Plus généralement, toutes les sphères de la société sont contaminées par la maladie idéologique de la culture anti-blancs de Macron. Toutes les instances de la Droite Nationale, ou presque, peuvent contribuer à la compréhension du phénomène de l’anti-France au pouvoir. De cette sorte d’épidémie, on peut dire qu’elle est un méfait total de l’anti-France au pouvoir, révélateur du dysfonctionnement social d’un pays envahi par des hordes de migrants déguisés en réfugiés. Macron au pouvoir est producteur de toutes les hérésies afin de mettre en place toutes les transformations des esprits pour la domination du mondialisme financier.

Moralement, une première équivoque à dissiper. On ne parle plus de maîtrise de l’épidémie migratoire car c’est une nécessité du mondialisme financier. Et c’est une nouvelle maladie du mondialisme financier qui apparaît avec la culture anti-blancs de l’anti-France de Macron, le président socialiste dissimulé au pouvoir.

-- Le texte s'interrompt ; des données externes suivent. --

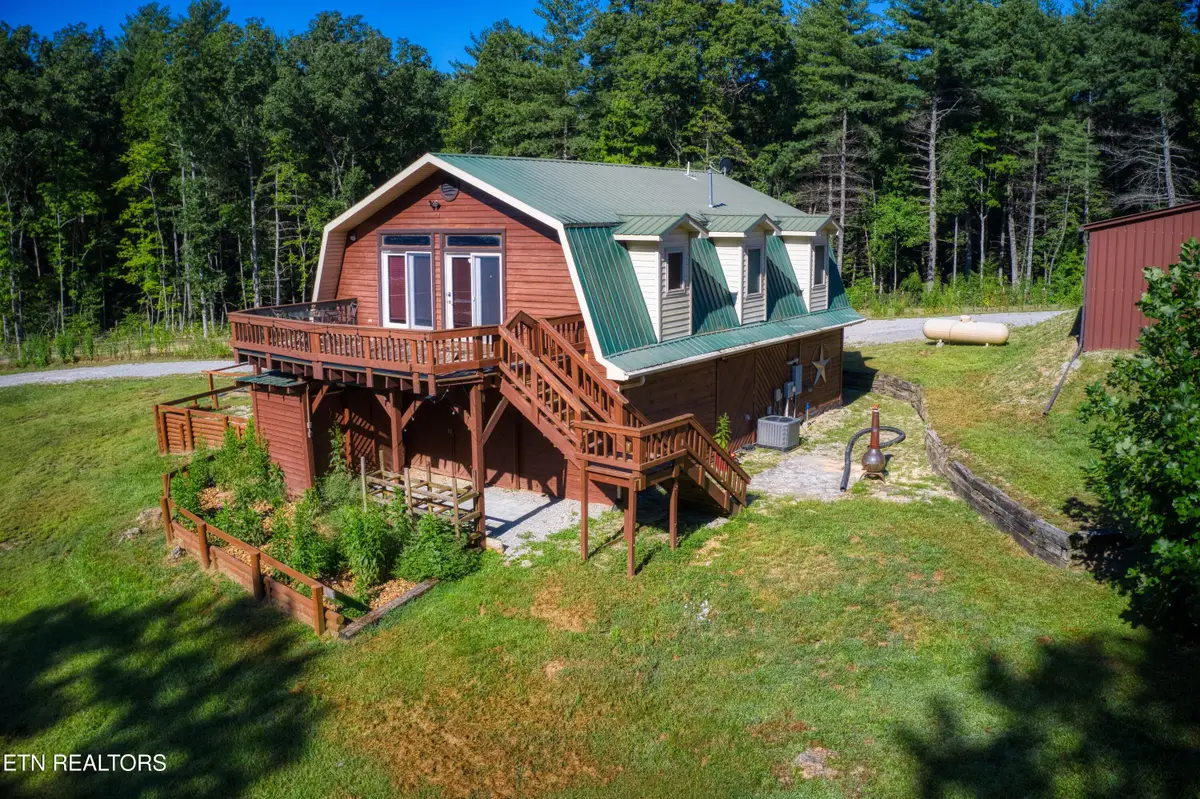 260 Indian Rock Tr, Jamestown, TN 38556 - #1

L’examen de la politique socialiste semble indiquer que la maladie existe depuis Mitterand en 1981, après les folies du regroupement familial libéral de Giscard, d’abord sous la forme de groupes réduits venus d’Afrique. Se fondant sur les descriptions des islamistes présentant des symptômes comparables à ceux de l’anti-France au pouvoir, l’analyse de la Droite Nationale a pu détecter la diffusion de plus en plus manifeste des anticorps anti-migrants et anti-Macron dans le pays réel. L’analyse de la Droite Nationale constate que la maladie est bien antérieure à l’épidémie migratoire actuelle encouragée par Macron. Les cas récents de l’anti-France identifiés avec certitude, grâce aux analyses très précises de la Droite Nationale, renvoient à Hollande le faible, le roi UBU déchu de la pompe à phynances qui voulait régner en Europe pour effacer Sarkozy.

L’épidémie migratoire actuelle résulterait, selon l’analyse de la Droite Nationale, des progrès de l’anti-France du mondialisme financier et des transformations économiques et sociales du Grand Remplacement.

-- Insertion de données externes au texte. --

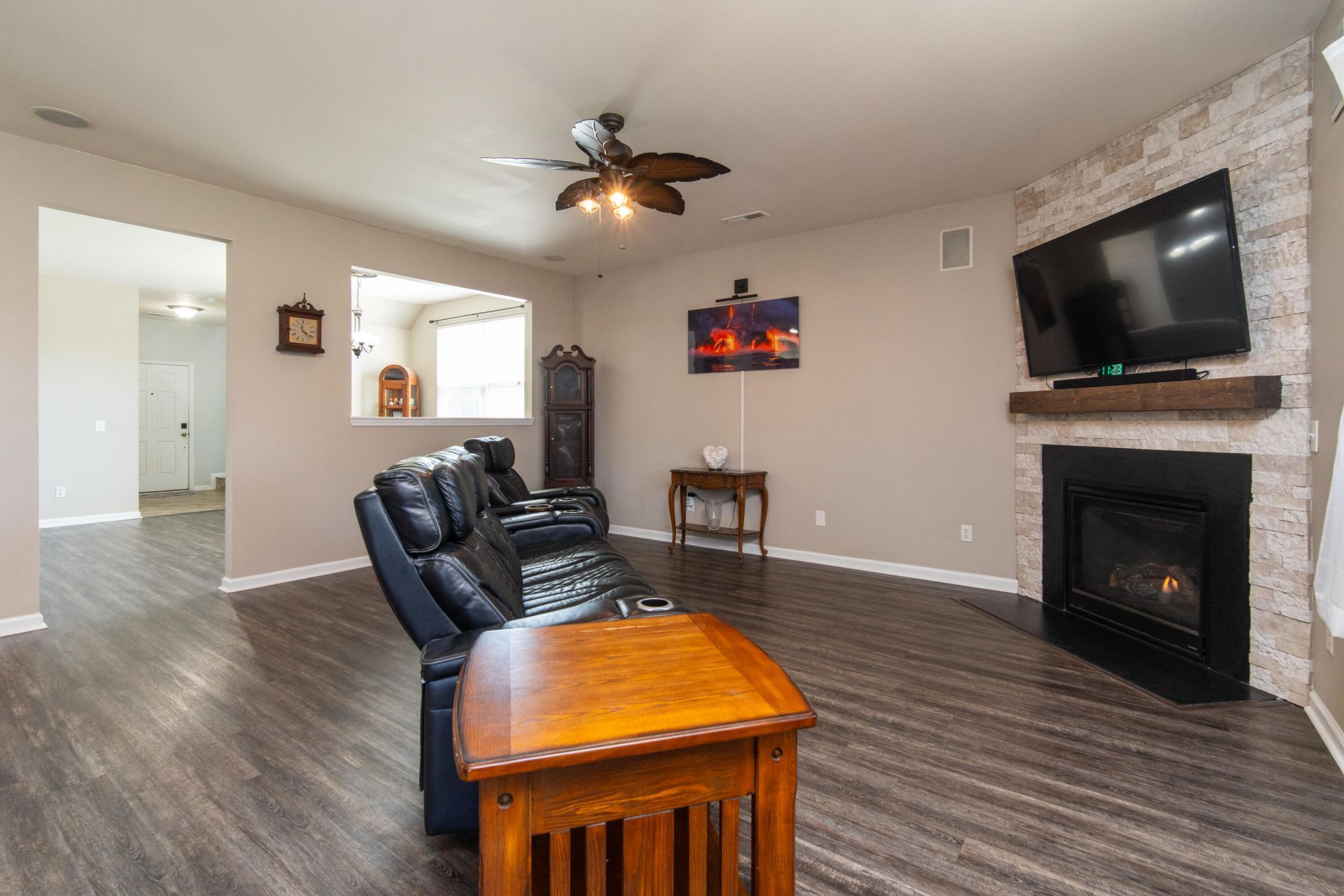 253 Cameron Street Photo 19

Tout d’abord, bien qu’elle possède idéologiquement tous les instruments intellectuels et politiques pour détecter cette forme d’infection, l’analyse de la Droite Nationale ne peut découvrir la maladie idéologique de la culture anti-blancs de Macron au pouvoir, et la maladie de l’anti-France mondialisée, qu’à partir du moment où Macron l’expose ouvertement sans honte, en forme de pure provocation à la télé.

De fait, les premières révélations de la maladie idéologique de la culture anti-blancs de Macron au pouvoir coïncident avec la mise en scène du rapport Borloo et avec ce moment de pure provocation à la télé.

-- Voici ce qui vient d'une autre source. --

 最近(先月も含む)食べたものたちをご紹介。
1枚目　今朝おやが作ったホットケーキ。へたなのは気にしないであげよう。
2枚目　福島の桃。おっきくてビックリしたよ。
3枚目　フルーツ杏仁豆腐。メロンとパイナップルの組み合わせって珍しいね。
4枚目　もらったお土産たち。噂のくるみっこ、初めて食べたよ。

En clair, Macron à la télé a présidé à l’apparition de la visibilité de la maladie idéologique de la culture anti-blancs de Macron au pouvoir. C’est pourquoi l’anti-France de Macron au pouvoir a stupéfié les Français. Mais la France dispose des moyens de s’en débarrasser en votant pour la Droite Nationale en 2019-2020.

C’est dès aujourd’hui que l’on commence à décrire l’état immunitaire de la France anti-Macron. Ces constatations de la Droite Nationale sont suffisantes pour enrayer le développement de la maladie de l’anti-France de Macron. Les phénomènes de la culture anti-blancs de Macron au pouvoir concernent en particulier les modes de vie communautaristes des migrants et des islamistes imposés aux Français dans les quartiers.

Les modes de vie communautaristes des migrants et des islamistes dans les quartiers ont rendu visibles les phénomènes sociétaux de la culture anti-blancs de Macron et la maladie mortelle de l’anti-France.

Les changements survenus dans les quartiers de non-droit depuis une quarantaine d’années doivent être pris en compte. Macron, qui parle beaucoup de social-libéralisme, a multiplié les échanges culturels avec l’Algérie pour faire entrer plus facilement les Algériens dans le pays. C’est la porte ouverte de l’anti-France à l’immigration venue surtout des pays africains afin de favoriser les brassages de populations de toute nature.

Mais le fait est qu’on observe l’inversion des opinions des européens. Et il peut très bien se faire que l’Occident chrétien résiste enfin victorieusement à l’envahissement migratoire de l’Afrique islamisée.